==== RECORDS PROVIDED ====
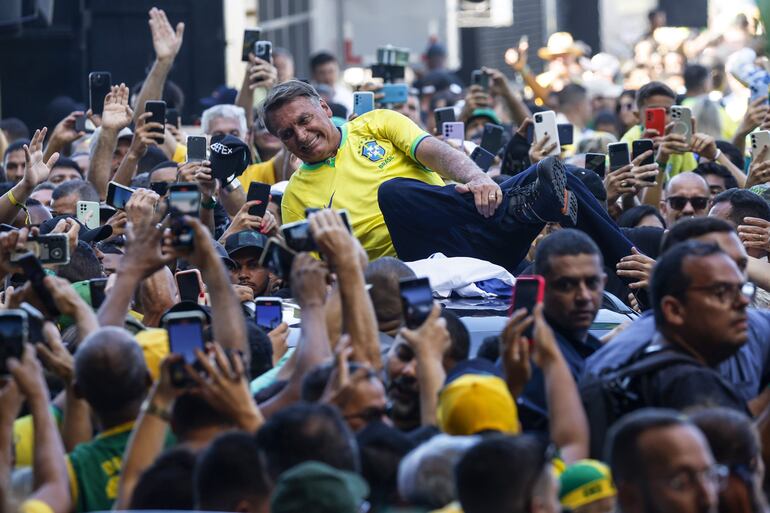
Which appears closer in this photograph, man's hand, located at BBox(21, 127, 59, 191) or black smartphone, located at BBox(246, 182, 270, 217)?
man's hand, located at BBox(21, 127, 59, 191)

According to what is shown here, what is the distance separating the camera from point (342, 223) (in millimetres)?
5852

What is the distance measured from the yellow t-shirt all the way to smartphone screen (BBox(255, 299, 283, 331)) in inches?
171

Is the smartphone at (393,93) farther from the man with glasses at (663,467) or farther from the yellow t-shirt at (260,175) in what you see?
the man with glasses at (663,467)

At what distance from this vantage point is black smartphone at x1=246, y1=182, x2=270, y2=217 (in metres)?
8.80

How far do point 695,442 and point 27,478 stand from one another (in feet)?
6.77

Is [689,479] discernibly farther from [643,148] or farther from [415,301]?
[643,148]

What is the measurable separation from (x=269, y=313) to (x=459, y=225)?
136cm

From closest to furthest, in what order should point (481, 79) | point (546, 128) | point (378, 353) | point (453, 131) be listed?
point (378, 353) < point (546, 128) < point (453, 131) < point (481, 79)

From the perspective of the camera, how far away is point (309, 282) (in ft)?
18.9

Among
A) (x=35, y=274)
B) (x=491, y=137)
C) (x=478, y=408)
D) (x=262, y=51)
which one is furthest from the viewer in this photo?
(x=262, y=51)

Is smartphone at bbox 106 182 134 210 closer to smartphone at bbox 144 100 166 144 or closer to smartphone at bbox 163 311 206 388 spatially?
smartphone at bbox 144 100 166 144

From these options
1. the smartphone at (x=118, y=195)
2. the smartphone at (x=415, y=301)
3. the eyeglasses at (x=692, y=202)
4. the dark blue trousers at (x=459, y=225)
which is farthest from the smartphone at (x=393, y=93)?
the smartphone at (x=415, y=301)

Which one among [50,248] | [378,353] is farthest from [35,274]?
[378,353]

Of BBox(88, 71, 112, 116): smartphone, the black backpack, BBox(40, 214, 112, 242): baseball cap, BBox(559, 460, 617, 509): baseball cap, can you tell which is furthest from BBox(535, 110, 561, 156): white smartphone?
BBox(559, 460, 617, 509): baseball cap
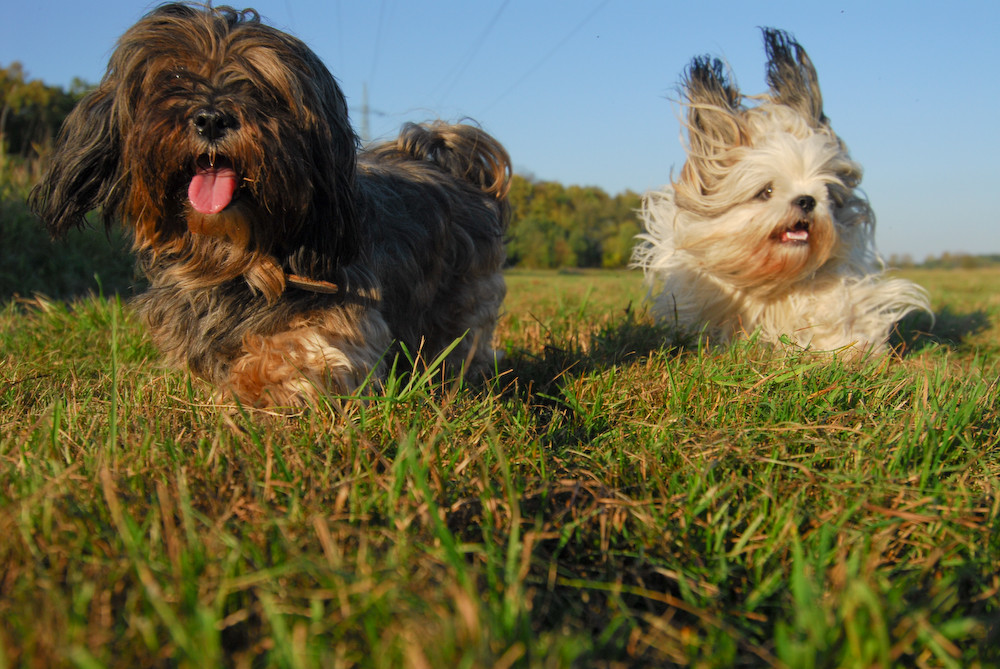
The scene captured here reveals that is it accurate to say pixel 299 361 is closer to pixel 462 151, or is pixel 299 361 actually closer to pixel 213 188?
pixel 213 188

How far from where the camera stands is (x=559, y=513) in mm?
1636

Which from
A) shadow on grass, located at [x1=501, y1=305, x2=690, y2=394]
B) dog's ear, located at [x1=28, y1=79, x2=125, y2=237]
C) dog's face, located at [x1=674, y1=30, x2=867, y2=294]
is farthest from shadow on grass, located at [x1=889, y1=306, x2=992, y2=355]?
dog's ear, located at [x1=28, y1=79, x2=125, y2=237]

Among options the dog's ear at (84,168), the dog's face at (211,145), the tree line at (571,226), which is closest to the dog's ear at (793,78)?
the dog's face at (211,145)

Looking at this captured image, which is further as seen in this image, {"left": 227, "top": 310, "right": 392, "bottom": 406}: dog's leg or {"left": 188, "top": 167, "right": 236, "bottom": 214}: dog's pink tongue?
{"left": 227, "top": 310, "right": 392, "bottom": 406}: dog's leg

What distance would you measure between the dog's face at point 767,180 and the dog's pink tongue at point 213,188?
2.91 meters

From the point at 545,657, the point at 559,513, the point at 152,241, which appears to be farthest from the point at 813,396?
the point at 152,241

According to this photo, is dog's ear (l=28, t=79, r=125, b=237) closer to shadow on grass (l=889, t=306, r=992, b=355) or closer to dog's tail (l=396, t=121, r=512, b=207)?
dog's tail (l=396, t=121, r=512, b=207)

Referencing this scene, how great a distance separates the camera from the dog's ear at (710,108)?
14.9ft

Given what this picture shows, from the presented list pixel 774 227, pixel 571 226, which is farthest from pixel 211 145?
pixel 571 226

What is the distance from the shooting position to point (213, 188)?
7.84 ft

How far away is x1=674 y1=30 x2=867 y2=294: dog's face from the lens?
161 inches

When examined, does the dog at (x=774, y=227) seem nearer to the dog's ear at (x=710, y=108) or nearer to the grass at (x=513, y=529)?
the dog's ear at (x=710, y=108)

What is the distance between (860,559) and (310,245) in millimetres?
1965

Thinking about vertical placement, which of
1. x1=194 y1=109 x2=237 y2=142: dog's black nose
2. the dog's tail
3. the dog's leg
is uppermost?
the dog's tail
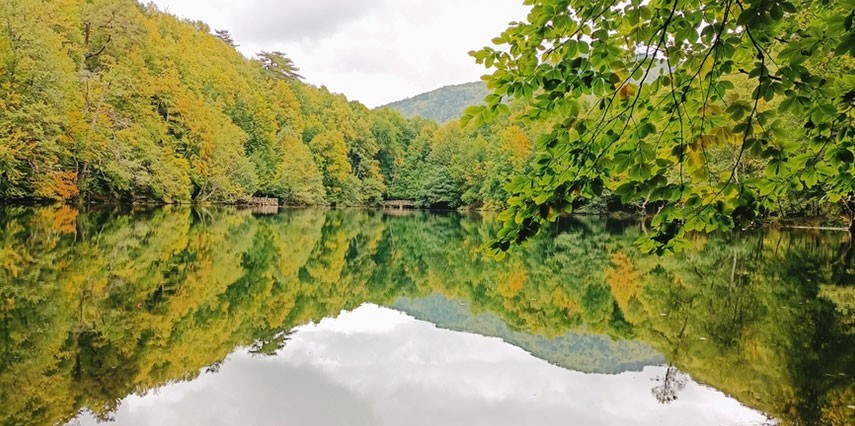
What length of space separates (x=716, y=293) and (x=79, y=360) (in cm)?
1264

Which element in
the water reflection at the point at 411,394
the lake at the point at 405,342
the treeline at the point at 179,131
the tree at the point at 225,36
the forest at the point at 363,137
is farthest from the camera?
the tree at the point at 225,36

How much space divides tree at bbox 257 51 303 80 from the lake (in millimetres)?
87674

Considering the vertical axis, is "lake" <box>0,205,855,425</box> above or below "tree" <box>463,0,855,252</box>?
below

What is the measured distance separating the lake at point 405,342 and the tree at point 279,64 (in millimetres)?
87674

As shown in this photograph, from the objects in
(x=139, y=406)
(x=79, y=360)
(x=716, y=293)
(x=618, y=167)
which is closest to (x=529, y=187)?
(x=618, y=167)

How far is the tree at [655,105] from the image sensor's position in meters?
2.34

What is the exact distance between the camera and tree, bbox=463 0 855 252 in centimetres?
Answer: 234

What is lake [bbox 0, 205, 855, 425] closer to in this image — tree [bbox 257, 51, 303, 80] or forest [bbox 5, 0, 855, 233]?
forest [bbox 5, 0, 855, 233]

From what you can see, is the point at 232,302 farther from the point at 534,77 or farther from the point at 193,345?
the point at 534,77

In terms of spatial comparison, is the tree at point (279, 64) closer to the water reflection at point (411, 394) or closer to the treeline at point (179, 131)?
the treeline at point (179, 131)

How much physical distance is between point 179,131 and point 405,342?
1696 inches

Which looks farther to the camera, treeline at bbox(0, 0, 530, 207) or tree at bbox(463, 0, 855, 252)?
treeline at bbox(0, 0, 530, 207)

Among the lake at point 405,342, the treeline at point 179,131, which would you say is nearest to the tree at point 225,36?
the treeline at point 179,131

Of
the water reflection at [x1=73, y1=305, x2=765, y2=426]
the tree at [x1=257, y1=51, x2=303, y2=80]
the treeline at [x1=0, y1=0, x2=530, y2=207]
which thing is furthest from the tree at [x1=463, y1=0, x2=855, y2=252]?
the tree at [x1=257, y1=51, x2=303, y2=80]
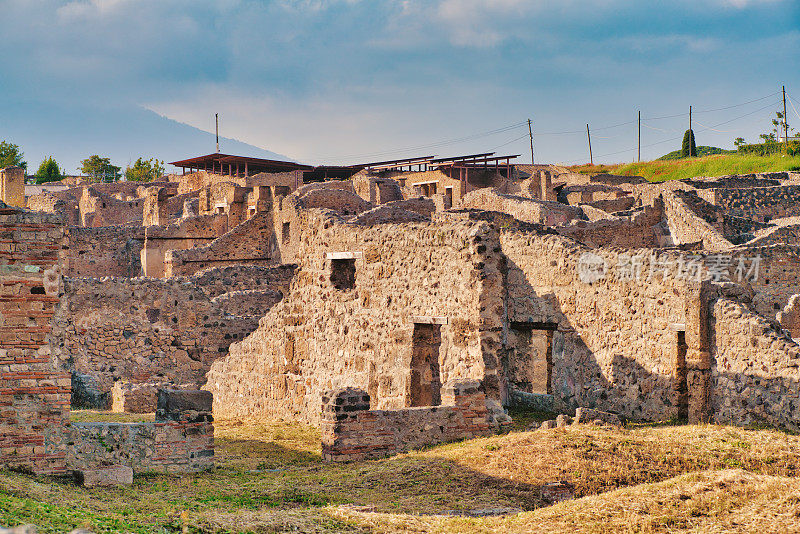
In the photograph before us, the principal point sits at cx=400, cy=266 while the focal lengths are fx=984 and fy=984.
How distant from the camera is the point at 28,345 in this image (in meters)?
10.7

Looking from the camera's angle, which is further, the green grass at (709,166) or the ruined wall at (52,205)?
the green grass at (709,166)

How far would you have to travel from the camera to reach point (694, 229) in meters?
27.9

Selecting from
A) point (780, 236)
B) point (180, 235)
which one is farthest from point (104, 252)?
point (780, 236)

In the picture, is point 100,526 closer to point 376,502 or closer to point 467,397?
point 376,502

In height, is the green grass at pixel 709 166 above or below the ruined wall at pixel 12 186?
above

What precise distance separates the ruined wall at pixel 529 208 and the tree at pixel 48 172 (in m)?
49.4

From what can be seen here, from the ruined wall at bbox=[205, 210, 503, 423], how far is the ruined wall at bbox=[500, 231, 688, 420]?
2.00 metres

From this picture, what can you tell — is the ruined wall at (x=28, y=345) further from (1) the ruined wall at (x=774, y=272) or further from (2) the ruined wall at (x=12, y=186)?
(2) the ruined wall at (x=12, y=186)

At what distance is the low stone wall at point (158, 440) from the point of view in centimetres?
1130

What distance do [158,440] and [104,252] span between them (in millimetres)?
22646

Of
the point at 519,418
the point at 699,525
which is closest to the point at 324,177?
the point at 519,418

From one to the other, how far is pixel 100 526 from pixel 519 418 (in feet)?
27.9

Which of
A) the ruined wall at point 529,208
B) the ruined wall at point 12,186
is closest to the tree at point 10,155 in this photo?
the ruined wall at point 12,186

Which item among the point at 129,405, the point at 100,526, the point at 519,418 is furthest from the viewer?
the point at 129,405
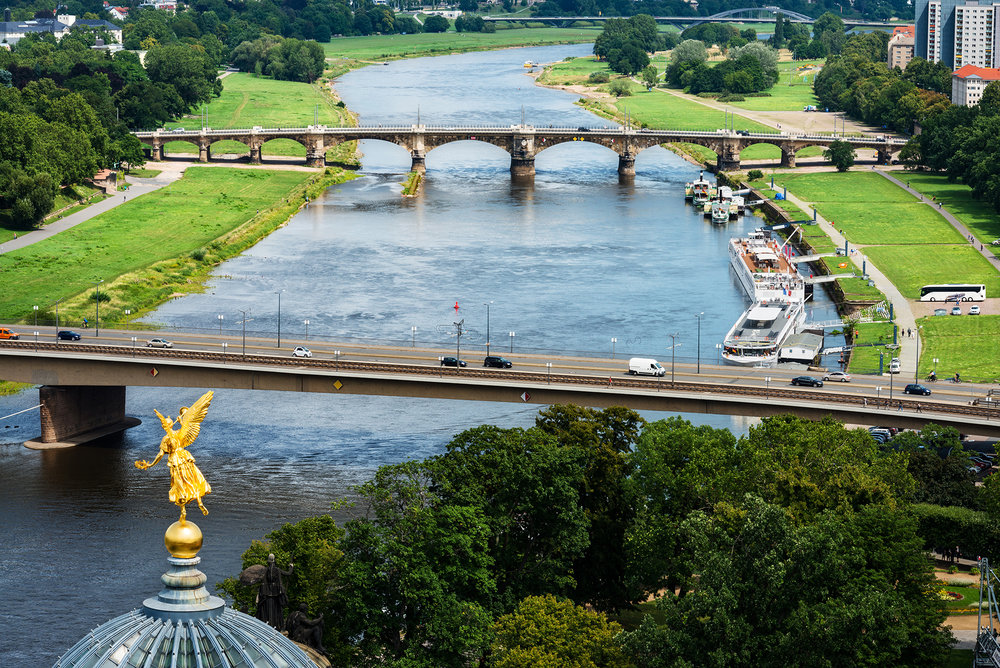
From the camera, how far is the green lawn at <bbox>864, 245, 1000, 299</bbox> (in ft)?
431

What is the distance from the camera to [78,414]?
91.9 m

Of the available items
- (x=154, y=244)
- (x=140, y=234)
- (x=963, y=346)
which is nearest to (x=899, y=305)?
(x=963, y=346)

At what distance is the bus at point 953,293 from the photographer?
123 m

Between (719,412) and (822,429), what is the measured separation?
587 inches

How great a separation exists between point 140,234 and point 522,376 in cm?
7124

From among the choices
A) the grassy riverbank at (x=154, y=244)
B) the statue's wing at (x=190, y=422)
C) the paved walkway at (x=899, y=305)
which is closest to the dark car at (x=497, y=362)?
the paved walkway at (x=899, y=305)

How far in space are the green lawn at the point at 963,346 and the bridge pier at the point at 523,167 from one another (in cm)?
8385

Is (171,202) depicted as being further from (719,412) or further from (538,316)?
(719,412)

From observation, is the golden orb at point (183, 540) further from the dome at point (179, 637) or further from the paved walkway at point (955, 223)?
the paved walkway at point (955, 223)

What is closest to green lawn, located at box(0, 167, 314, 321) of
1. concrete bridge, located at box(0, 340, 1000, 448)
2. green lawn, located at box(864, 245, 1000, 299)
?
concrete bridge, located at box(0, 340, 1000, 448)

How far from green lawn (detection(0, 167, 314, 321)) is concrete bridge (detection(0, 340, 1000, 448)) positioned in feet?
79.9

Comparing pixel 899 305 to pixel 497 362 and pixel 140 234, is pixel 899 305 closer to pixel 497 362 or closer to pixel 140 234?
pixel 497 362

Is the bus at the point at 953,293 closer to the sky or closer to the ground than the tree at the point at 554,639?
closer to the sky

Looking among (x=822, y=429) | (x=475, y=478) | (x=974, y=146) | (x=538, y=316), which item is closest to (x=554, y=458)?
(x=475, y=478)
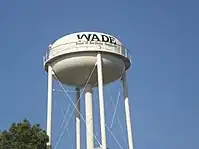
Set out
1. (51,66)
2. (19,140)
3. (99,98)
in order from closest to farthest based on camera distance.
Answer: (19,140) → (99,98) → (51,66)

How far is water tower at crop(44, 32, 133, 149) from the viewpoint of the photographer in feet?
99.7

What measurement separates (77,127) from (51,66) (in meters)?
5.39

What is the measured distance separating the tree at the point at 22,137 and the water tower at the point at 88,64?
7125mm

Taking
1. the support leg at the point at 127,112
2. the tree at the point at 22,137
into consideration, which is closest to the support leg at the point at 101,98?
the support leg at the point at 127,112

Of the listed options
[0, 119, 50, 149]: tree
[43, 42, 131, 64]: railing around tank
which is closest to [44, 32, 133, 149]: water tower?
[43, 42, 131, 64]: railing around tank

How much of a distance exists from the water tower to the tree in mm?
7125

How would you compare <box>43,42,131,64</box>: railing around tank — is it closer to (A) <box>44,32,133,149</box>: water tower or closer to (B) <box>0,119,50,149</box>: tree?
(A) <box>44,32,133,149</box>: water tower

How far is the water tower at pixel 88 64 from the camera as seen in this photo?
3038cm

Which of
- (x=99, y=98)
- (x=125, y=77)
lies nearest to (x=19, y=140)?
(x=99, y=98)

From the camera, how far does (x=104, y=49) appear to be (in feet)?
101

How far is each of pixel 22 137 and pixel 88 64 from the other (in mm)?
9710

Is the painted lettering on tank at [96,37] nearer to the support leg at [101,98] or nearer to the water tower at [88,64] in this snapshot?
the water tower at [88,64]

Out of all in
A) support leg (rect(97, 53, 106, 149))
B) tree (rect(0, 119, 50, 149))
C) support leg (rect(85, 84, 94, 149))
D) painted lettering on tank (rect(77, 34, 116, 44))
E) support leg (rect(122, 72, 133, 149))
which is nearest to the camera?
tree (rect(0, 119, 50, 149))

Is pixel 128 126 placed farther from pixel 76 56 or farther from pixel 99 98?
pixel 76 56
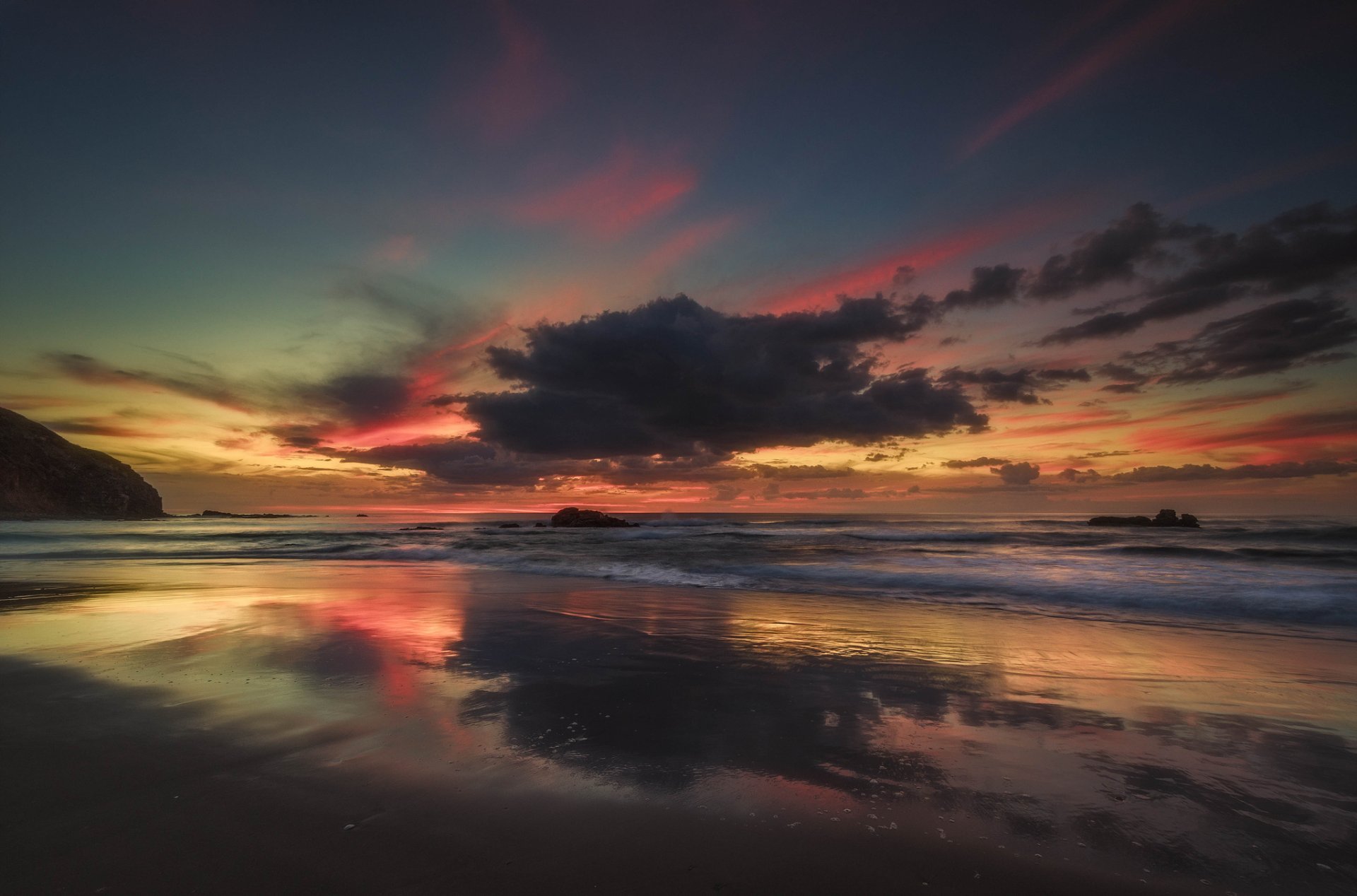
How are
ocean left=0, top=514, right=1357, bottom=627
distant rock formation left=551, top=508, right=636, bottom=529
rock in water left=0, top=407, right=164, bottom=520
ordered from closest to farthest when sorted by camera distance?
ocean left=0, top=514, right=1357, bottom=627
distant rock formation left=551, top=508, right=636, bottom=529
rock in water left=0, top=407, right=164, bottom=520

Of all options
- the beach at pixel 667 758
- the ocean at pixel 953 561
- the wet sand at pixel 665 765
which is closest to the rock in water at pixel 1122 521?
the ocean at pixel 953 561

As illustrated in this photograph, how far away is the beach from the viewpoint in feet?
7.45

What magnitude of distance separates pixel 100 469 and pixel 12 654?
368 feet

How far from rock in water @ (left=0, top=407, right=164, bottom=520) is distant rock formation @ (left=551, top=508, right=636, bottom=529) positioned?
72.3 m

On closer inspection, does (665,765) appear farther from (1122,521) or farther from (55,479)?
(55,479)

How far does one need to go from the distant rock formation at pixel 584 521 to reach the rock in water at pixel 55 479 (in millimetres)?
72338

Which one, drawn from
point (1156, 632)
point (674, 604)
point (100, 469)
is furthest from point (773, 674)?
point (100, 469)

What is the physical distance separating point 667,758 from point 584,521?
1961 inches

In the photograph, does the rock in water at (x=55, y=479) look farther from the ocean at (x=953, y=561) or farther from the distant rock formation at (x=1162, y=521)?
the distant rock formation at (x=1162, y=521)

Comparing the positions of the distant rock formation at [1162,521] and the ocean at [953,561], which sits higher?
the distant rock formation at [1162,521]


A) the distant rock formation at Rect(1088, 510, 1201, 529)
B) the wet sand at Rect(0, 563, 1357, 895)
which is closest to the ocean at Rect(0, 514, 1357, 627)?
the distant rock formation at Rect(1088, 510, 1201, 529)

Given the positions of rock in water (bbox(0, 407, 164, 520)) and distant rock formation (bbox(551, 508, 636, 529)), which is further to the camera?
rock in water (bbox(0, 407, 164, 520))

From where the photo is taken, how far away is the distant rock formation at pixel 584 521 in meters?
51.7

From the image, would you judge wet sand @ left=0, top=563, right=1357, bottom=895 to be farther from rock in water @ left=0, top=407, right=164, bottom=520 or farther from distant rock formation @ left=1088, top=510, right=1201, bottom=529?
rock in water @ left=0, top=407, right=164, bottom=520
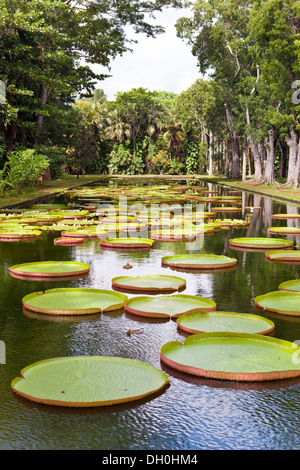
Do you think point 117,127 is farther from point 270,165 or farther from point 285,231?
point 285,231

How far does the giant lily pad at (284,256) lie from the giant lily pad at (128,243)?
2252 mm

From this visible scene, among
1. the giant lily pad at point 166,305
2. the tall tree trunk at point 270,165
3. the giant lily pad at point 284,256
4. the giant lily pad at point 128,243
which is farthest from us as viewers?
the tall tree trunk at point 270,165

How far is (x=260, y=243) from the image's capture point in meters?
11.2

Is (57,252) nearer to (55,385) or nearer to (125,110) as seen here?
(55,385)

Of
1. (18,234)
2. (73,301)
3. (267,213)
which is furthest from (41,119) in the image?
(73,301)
====
WRITTEN EXERCISE
Begin with the line that contains "Given the positions" and repeat every line through the end of the data, exactly and only those lines, leaving out the pictures.

THE RESULT
Given the positions of rock in water (bbox(0, 407, 164, 520)) and distant rock formation (bbox(551, 508, 636, 529)), which is further to the camera?
rock in water (bbox(0, 407, 164, 520))

From where the photo is taken, how far away is the distant rock formation at pixel 584 521 in meters?
51.7

From the image, would you judge wet sand @ left=0, top=563, right=1357, bottom=895 to be farther from rock in water @ left=0, top=407, right=164, bottom=520 or farther from distant rock formation @ left=1088, top=510, right=1201, bottom=529?
rock in water @ left=0, top=407, right=164, bottom=520
Do you think point 117,127 is farther from point 270,165 or farther from point 285,231?
point 285,231

How far does the giant lily pad at (284,256) lie from the giant lily pad at (128,243)?
2252 mm

From this visible scene, among
1. the giant lily pad at point 166,305
2. the tall tree trunk at point 270,165
3. the giant lily pad at point 284,256
4. the giant lily pad at point 128,243
which is farthest from us as viewers?
the tall tree trunk at point 270,165

How far is (x=260, y=243) from the image's capture point in meters?
11.2

Is (57,252) nearer to (55,385) or nearer to (125,110) as seen here?
(55,385)

Of
1. (18,234)
2. (73,301)
3. (267,213)
which is furthest from (41,119) in the image?
(73,301)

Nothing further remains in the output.